[Work instructions] The line containing "At what distance from pixel" marks where to begin; quote it and every line after it through the end of the data, exactly as written.

[Material shown]
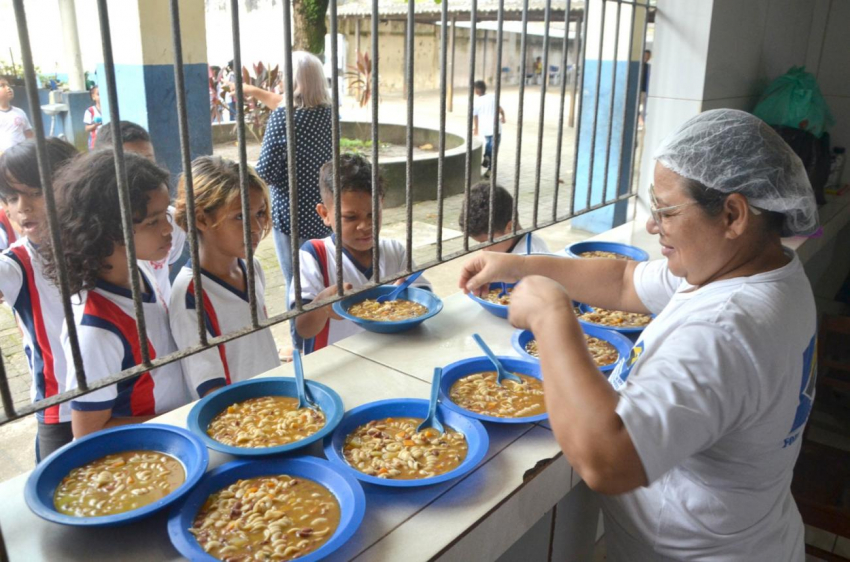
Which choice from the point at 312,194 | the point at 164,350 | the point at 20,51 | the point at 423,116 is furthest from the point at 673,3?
the point at 423,116

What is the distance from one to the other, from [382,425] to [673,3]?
9.26 feet

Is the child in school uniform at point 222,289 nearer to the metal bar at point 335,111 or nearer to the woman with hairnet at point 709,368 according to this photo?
the metal bar at point 335,111

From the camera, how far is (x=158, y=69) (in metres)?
4.70

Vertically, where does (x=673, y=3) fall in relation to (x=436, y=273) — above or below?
above

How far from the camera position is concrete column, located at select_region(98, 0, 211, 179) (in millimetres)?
4527

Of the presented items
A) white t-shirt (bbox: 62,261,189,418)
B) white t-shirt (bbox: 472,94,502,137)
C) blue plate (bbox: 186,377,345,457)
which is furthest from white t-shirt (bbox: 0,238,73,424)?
white t-shirt (bbox: 472,94,502,137)

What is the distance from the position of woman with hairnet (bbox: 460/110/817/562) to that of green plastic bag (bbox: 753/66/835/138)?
102 inches

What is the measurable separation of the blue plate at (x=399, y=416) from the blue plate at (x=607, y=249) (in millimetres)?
1485

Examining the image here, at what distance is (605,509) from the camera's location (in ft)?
5.35

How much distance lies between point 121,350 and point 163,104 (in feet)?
12.0

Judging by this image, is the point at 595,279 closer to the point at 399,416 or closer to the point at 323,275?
the point at 399,416

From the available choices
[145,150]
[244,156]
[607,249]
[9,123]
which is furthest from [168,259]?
[9,123]

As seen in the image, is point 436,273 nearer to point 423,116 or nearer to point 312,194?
point 312,194

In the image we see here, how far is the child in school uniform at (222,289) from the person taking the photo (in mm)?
1864
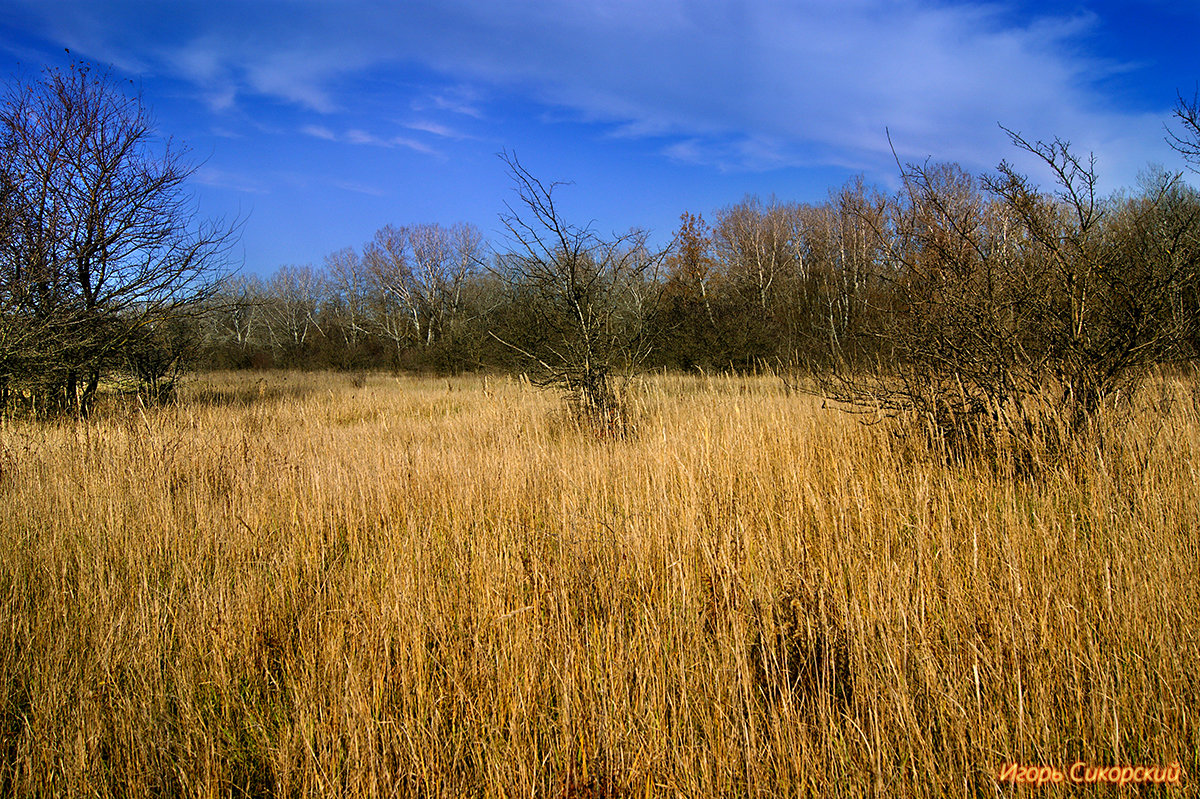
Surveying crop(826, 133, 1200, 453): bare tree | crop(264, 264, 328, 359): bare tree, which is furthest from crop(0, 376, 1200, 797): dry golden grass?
crop(264, 264, 328, 359): bare tree

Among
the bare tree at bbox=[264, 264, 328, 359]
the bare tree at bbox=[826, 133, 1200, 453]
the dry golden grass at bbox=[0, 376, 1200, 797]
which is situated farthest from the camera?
the bare tree at bbox=[264, 264, 328, 359]

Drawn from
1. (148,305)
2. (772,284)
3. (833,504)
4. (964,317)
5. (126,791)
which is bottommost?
(126,791)

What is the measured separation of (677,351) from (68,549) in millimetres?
Result: 17874

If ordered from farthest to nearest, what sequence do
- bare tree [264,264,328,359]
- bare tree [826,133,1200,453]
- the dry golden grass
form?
1. bare tree [264,264,328,359]
2. bare tree [826,133,1200,453]
3. the dry golden grass

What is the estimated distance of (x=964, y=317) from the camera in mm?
3830

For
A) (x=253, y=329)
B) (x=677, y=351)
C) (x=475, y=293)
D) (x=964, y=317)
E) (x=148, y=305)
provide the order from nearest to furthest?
(x=964, y=317), (x=148, y=305), (x=677, y=351), (x=475, y=293), (x=253, y=329)

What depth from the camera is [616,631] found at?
2.23 m

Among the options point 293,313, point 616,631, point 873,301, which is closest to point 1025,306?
point 873,301

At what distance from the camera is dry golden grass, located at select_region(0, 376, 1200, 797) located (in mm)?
1535

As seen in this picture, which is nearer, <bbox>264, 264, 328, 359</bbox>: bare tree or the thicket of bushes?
the thicket of bushes

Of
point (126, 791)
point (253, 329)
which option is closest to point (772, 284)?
point (126, 791)

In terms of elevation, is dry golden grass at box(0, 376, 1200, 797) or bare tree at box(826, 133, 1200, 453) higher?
bare tree at box(826, 133, 1200, 453)

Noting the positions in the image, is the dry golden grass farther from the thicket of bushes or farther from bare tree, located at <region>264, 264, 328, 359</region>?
bare tree, located at <region>264, 264, 328, 359</region>

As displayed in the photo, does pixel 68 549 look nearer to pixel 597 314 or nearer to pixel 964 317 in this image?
pixel 597 314
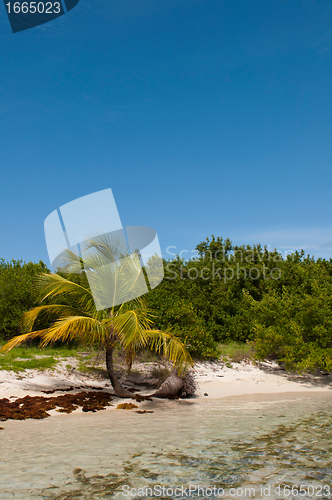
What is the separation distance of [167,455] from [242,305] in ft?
56.0

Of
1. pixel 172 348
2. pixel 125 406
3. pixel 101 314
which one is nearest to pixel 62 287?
pixel 101 314

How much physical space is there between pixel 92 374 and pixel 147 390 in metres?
2.36

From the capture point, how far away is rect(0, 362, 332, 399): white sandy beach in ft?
40.7

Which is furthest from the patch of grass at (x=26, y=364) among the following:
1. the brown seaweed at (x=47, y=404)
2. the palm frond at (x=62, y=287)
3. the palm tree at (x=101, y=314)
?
the palm frond at (x=62, y=287)

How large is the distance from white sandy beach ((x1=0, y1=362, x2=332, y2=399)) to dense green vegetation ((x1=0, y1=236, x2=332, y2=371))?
741 millimetres

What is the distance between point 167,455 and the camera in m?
6.94

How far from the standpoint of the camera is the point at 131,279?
495 inches

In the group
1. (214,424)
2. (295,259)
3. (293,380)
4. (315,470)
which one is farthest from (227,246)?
(315,470)

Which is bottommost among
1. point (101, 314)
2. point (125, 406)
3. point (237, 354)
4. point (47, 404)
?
point (125, 406)

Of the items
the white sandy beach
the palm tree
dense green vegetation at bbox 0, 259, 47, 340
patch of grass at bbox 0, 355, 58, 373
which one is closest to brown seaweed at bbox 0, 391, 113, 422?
the white sandy beach

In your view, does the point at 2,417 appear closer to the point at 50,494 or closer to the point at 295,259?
the point at 50,494

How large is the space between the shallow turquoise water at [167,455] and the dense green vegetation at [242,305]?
5.78 meters

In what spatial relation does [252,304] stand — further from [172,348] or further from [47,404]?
[47,404]

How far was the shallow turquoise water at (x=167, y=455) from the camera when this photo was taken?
215 inches
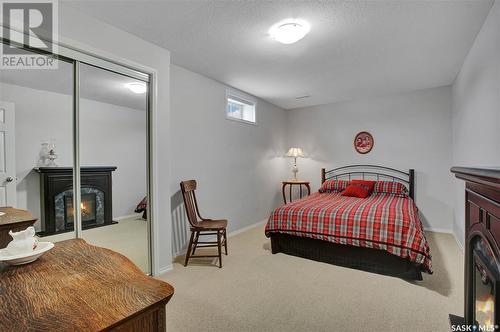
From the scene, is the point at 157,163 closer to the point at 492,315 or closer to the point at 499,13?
the point at 492,315

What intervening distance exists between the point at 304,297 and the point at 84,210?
216cm

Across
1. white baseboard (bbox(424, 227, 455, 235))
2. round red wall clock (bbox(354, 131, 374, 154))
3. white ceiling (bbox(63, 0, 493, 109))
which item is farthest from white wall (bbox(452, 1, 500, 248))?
round red wall clock (bbox(354, 131, 374, 154))

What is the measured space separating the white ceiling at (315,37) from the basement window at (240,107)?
0.38m

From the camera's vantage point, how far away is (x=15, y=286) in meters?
0.91

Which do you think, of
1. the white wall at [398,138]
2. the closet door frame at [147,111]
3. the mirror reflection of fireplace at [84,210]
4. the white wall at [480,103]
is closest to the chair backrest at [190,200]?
the closet door frame at [147,111]

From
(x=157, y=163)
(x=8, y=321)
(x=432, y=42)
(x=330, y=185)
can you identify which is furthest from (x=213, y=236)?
(x=432, y=42)

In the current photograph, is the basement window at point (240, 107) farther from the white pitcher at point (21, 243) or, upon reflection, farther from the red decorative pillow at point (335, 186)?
the white pitcher at point (21, 243)

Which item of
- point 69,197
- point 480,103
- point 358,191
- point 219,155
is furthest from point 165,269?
point 480,103

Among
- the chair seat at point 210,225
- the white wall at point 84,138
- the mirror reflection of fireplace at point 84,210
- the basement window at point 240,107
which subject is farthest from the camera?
the basement window at point 240,107

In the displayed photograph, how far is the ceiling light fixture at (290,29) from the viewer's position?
91.3 inches

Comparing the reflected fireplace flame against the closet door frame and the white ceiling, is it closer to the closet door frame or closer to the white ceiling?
the white ceiling

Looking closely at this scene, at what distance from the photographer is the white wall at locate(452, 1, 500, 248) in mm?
2125

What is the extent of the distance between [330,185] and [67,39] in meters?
4.44

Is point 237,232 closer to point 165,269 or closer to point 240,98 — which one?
point 165,269
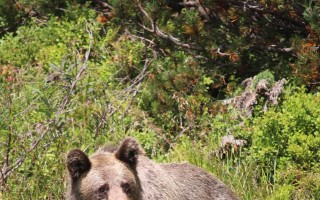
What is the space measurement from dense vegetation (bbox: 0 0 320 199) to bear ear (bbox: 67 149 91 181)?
4.80 feet

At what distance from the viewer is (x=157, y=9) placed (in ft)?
36.0

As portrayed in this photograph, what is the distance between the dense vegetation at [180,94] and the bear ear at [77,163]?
1462 millimetres

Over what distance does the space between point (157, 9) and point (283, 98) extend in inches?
82.8

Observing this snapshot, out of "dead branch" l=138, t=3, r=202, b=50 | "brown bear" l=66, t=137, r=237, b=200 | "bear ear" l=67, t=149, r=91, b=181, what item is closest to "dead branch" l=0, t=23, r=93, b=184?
"brown bear" l=66, t=137, r=237, b=200

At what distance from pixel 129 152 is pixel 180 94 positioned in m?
3.60

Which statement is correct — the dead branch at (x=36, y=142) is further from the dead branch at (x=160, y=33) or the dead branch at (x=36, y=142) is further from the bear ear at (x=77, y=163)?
the dead branch at (x=160, y=33)

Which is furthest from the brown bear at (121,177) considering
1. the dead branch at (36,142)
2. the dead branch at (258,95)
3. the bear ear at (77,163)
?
the dead branch at (258,95)

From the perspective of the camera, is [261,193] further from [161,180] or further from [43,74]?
[43,74]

[Complete response]
At what distance from pixel 129 152 is pixel 180 94 positioned in m?
3.60

Which statement is correct — the dead branch at (x=36, y=142) is further from the dead branch at (x=160, y=33) or the dead branch at (x=36, y=142) is further from the bear ear at (x=77, y=163)?
the dead branch at (x=160, y=33)

Which is furthest from the brown bear at (121,177) considering
1. the dead branch at (36,142)
2. the dead branch at (258,95)
3. the bear ear at (77,163)
?
the dead branch at (258,95)

From the perspective of the camera, is [261,193] further from [161,180] or further from [43,74]?
[43,74]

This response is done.